よって本年度キネマ旬報賞をおくって表彰いたします。

昭和四十三年一月三十日

キネマ旬報社 社長 大橋 重勇

 

1967年度キネマ旬報賞

わたしの選んだ男優賞 その選出理由

荒田 正男(映画評論家)男優賞は「華岡青洲の妻」における演技。

飯田 心美(映画評論家):市川雷蔵は「華岡青洲の妻」と「ある殺し屋」における好演を買う。前者における役では仕どころのないのが気の毒だったが、とにかく女二人のあいだに立つ受役をよくやっていた。役どころの面白さはむしろ後者にあり表面堅気を装う殺し屋の不気味さを出していた。

小菅 春生(映画評論家):「華岡青洲の妻」。セリフ(エロキューション)のよさ、格調の高さが生み出した凛とした芸の味。

小林 勝(映画評論家):主演賞は男女ともに仲よく「華岡青洲の妻」から選んでみた。男優賞はほかに心当りがない。

杉山 静夫(映画評論家):特に傑出した男優は思い当らないが、「華岡青洲」と「ある殺し屋」と、いくつかの「眠狂四郎」の雷蔵はやはりピカ一であろう。

田中 純一郎(映画評論家):男優の中山仁その他新人の目ぼしいものをと探したが未だ力倆たらず「ある殺し屋」「中野学校」その他のシリーズでベース・アップした雷蔵におちつく。

戸田 隆雄(映画評論家):市川雷蔵は「華岡青洲の妻」で、この俳優としては新しい境地の演技だと思いました。

外村 完二(映画評論家):市川雷蔵、今年は特にこれという決定的な好演を示した俳優がなく、一長一短のそしりを免れないひとが多いが、この人は、長く娯楽番組に登場していたにもかかわらず、そのあかのあとを示さず、以外に新鮮で、淡々たる演技のなかに、医業にうちこむ情熱と、そのううらに秘められた男のエゴイズムをみごとに再現したのだ、今後の精進をいのる、といった意味で推したい。

村上 忠久(映画評論家):市川雷蔵の「ある殺し屋」「華岡青洲の妻」の好演を推したい。

森 満二郎(映画評論家):「華岡青洲の妻」「ある殺し屋」「眠狂四郎もの」と熟成して好調の波にのっているように思える市川雷蔵を推します。

- **指示内容**: 抜粋にある次の一文を英語に翻訳せよ：「市川雷蔵は『華岡青洲の妻』で、この俳優としては新しい境地の演技だと思いました。」

- **データセット**:
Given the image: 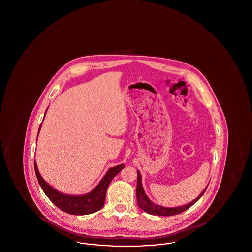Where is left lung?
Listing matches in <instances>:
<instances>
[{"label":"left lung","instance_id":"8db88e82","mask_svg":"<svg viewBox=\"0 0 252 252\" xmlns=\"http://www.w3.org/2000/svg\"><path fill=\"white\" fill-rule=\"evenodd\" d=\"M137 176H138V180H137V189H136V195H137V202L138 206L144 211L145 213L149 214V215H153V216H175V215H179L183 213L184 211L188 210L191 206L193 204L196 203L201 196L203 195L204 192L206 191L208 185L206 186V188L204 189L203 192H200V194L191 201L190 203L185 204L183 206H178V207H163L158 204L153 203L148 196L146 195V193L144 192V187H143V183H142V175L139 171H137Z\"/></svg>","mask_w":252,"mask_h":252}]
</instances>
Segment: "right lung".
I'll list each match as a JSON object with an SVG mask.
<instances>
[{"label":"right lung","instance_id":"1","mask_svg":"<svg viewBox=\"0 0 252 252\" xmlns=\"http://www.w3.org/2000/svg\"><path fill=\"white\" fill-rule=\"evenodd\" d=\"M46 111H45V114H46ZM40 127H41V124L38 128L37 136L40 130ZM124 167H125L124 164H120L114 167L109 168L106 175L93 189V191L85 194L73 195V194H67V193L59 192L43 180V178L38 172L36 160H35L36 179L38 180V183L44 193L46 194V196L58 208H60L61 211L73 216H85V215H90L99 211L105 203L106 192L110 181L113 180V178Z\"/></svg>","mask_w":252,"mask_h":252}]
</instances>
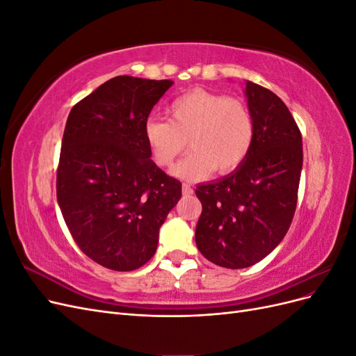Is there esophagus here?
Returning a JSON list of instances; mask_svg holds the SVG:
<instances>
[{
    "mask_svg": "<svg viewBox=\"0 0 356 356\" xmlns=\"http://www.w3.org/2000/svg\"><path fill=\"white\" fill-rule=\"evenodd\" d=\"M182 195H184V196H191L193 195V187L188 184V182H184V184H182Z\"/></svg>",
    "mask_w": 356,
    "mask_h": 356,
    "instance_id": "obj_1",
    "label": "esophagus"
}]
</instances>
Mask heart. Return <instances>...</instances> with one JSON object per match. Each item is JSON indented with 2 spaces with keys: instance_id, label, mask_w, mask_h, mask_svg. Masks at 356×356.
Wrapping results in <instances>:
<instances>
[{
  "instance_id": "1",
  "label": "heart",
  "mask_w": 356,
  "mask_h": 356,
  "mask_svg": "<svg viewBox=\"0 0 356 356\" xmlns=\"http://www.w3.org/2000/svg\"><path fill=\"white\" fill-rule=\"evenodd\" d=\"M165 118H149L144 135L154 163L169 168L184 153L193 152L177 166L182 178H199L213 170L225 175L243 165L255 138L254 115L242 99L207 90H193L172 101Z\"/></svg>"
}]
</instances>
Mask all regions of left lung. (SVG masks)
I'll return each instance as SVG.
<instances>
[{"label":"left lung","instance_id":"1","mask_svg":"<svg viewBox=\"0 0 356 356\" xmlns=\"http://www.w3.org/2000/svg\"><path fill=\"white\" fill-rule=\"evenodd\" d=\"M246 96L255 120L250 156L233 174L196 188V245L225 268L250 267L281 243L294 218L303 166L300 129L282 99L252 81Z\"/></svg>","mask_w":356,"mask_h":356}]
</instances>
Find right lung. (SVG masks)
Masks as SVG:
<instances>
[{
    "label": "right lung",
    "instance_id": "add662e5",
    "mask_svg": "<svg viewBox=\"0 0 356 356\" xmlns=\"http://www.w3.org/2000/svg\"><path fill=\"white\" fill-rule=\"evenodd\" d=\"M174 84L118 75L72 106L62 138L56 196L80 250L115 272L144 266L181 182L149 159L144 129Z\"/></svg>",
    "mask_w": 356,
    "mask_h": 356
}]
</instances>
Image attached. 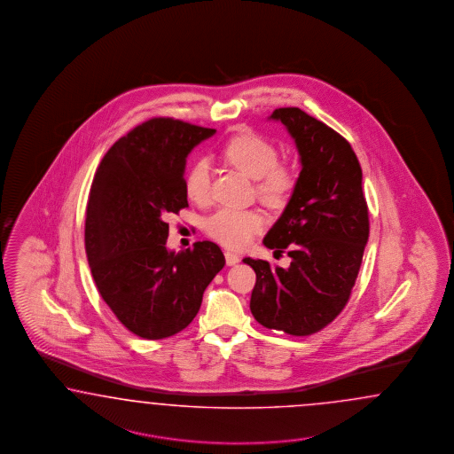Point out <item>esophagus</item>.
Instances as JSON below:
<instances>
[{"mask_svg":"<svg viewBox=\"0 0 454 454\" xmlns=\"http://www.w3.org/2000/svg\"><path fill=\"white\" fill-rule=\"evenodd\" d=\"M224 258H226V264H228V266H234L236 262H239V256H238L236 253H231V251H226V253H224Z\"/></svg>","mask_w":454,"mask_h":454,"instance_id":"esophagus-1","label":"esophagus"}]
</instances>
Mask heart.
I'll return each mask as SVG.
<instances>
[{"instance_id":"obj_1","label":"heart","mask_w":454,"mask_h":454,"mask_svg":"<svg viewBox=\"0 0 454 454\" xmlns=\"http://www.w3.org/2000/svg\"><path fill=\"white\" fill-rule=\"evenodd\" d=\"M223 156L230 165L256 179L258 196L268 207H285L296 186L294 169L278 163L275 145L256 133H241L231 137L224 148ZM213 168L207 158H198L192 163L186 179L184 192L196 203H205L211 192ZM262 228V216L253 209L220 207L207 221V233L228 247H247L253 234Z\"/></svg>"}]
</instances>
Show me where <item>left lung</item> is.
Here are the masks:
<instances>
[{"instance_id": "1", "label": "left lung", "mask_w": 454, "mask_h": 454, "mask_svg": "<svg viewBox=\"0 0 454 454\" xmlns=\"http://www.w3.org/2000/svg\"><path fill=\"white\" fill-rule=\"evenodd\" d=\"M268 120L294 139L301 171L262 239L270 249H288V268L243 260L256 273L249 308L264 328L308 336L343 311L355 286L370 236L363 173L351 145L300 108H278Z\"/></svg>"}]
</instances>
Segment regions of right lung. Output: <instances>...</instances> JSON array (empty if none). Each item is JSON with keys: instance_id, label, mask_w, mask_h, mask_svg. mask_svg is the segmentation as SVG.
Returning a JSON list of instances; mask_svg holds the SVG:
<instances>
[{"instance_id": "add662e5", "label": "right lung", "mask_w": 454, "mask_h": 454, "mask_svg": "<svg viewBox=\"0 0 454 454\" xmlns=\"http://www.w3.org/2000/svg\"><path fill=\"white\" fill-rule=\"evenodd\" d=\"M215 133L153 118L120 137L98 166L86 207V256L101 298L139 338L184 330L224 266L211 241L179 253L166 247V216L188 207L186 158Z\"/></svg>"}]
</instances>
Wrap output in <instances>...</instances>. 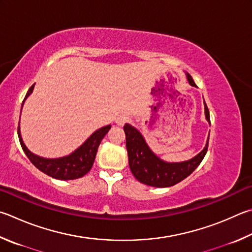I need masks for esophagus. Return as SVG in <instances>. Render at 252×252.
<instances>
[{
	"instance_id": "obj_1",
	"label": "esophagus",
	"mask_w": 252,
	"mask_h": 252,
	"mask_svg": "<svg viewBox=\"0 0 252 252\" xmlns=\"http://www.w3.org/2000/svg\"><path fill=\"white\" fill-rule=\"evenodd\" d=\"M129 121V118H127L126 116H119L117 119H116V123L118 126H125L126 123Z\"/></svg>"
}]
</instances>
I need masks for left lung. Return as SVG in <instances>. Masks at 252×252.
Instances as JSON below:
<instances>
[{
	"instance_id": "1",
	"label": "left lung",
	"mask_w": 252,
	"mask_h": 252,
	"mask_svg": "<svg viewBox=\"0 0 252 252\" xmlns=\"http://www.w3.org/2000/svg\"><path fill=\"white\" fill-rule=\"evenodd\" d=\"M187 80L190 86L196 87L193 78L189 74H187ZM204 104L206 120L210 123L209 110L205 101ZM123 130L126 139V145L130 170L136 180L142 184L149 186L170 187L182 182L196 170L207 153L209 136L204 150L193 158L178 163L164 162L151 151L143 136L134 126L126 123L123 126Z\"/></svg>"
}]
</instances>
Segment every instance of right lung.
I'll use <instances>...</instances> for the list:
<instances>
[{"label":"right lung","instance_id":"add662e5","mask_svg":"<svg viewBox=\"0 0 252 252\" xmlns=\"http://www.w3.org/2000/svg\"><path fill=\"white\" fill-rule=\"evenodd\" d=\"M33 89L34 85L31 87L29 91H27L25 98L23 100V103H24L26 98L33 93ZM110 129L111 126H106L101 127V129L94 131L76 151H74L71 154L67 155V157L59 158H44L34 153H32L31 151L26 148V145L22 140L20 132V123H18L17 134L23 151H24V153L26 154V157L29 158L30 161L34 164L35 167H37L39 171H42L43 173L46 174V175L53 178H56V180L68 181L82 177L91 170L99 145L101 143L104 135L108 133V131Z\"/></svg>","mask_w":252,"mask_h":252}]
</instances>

- **記述解答**: I thought that in "Hanaoka Seishū no Tsuma," Raizō Ichikawa gave a performance that reached new ground for him as an actor.